BoostBridge is a Clojure application that serves as a bridge between the Lightning Network's bolt11 invoices and keysend payments for Podcasting 2.0. The system handles the entire flow from user boost requests to final value distribution to podcast participants.
- Web Interface: A REST API (using Reitit) and simple HTML views for user interaction, including QR code generation.
- Event-Driven Core: An event sourcing pattern manages state. A single-threaded event processor ensures sequential, durable processing of commands.

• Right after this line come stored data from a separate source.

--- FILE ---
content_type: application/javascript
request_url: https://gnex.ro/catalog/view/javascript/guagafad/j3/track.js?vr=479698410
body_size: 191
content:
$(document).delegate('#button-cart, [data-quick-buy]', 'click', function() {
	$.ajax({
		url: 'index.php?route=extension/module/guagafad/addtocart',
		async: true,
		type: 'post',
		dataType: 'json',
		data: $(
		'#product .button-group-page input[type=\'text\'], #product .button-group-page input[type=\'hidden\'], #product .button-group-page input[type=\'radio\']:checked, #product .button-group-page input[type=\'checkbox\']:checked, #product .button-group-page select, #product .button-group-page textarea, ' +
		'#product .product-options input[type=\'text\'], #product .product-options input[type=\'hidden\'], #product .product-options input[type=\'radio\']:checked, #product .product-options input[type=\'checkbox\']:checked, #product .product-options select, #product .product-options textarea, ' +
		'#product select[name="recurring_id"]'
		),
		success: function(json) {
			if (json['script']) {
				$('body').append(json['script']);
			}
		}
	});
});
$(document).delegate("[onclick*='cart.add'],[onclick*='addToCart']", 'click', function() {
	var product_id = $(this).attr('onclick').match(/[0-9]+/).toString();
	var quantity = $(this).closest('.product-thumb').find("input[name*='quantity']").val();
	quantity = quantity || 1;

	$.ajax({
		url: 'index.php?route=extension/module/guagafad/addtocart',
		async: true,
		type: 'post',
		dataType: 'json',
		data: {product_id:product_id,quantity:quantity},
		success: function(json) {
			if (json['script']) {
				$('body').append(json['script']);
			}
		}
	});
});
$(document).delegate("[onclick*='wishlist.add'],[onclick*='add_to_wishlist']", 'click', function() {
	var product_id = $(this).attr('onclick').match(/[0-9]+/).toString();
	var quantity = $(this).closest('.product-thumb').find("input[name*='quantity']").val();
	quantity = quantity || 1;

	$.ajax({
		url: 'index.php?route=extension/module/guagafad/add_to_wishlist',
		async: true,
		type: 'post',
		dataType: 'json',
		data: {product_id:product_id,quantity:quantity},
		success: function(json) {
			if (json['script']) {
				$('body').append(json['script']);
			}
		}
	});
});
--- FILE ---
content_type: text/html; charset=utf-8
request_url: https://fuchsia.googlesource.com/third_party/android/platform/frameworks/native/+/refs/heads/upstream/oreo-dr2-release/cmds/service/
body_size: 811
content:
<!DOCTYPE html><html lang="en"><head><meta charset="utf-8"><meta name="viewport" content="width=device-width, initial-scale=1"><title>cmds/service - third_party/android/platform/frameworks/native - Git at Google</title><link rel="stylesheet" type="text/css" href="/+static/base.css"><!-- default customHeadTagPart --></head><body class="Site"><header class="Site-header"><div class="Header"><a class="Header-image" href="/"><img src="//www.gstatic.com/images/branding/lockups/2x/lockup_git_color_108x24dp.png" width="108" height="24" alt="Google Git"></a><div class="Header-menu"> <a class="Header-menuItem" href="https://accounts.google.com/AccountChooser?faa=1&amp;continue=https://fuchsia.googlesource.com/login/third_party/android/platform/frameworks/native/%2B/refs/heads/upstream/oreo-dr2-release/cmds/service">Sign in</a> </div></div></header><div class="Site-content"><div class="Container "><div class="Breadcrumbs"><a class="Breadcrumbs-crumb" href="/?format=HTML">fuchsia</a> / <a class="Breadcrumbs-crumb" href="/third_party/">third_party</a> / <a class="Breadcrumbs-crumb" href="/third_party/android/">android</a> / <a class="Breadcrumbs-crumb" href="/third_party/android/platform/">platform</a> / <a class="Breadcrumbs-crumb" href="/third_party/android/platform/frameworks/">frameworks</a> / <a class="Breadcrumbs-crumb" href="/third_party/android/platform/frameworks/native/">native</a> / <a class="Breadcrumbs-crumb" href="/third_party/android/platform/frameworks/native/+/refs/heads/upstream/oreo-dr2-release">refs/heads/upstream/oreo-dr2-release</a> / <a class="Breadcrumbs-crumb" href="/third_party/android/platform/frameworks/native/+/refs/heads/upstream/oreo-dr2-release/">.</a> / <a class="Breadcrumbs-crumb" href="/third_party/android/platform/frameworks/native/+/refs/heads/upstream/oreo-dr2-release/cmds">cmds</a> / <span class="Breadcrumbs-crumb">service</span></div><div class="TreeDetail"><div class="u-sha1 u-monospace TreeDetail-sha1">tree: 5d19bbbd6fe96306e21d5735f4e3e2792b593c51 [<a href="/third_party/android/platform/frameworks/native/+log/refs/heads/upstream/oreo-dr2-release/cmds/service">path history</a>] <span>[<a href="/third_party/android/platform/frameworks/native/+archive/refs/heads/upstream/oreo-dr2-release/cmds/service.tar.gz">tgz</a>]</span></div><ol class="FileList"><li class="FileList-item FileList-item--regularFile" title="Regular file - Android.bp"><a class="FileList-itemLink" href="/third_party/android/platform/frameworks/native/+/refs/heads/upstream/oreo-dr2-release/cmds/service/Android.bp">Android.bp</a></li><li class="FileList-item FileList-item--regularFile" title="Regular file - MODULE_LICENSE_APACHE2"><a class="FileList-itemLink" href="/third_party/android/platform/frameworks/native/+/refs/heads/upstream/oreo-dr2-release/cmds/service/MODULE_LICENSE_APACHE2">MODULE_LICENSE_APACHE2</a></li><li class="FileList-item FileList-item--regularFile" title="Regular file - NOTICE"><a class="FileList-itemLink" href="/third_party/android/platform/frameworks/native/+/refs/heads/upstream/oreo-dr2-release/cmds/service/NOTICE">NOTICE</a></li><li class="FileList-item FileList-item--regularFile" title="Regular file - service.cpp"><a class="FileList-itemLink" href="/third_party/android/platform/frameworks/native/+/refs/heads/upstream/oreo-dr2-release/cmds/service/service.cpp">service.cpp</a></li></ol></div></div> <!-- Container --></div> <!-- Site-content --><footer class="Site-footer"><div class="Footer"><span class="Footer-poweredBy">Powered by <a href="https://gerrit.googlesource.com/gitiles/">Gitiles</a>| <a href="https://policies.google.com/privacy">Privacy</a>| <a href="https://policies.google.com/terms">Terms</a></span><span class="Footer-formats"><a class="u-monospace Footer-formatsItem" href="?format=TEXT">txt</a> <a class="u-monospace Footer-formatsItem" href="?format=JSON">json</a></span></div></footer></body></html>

- Lightning Network Integration: Communicates with a Core Lightning (CLN) node via its REST API for bolt11 invoice creation and keysend payment execution.
- Data Management: Uses Datalevin for both the event log and materialized views, providing a durable, queryable data store.
- Boost Request: A user submits a boost via the web form.
- Event Creation: A
boost-requestedevent is created and logged. - Invoice Generation: An associated bolt11 invoice is created via the CLN node.
- Payment Monitoring: The system watches for invoice payment using the
pay_index. - Value Distribution: Upon payment, the system distributes value to the podcast's splits via keysend, using intent logging to ensure at-most-once execution for payments.
- State Updates: All state changes (for boosts, splits, etc.) are driven by events.
The system is built on an event sourcing model. Commands produce events, which are stored in an immutable log. A single-threaded processor consumes these events to update materialized views and trigger side-effects (like payments).
Rationale:
- Durability & Auditability: Critical for handling payments. The event log provides a complete, replayable history of the system's state.
- Simplicity: A single-threaded processor simplifies reasoning about state changes and avoids concurrency issues.
- Observability: The entire system's history is captured in the event log, making debugging and analysis straightforward.
The processor itself is implemented as a loop that blocks on a core.async channel. When a new event is submitted, a message is put on this channel to wake the processor up. This channel uses a dropping buffer of size 1, ensuring that event producers never block and that multiple rapid events only trigger a single processing cycle. This provides a simple, robust back-pressure mechanism.
An actor-based model was considered but rejected due to the complexity of ensuring durability and recovering from crashes, which would have required re-implementing many features that event sourcing provides naturally.
A key challenge is managing the mix of idempotent and non-idempotent operations.
- Idempotent Operations: Database updates, view materialization, and invoice creation (with deterministic IDs) can be safely retried.
- Non-Idempotent Operations: Sending keysend payments moves real funds and must not be executed more than once.
The system handles this by using an intent log pattern. The intent to send a payment is recorded first. The actual payment is a separate step. This ensures that even if the process restarts, we can determine if a payment has already been sent, guaranteeing at-most-once execution.
The initial design uses a single in-process event loop, which is sufficient for V1. Future scaling can be achieved through several patterns without a full rewrite:
- Partitioning: The event stream can be partitioned by
boost-id, allowing multiple workers (in-process or distributed) to process events concurrently. - External Event Store: For larger scale, the in-process event log can be replaced with a dedicated system like Kafka, RedPanda, or Redis Streams.
The current architecture provides a clear path to scaling as needed.
The application is composed of components managed by the init library, ensuring clear dependency management and a well-defined startup/shutdown lifecycle.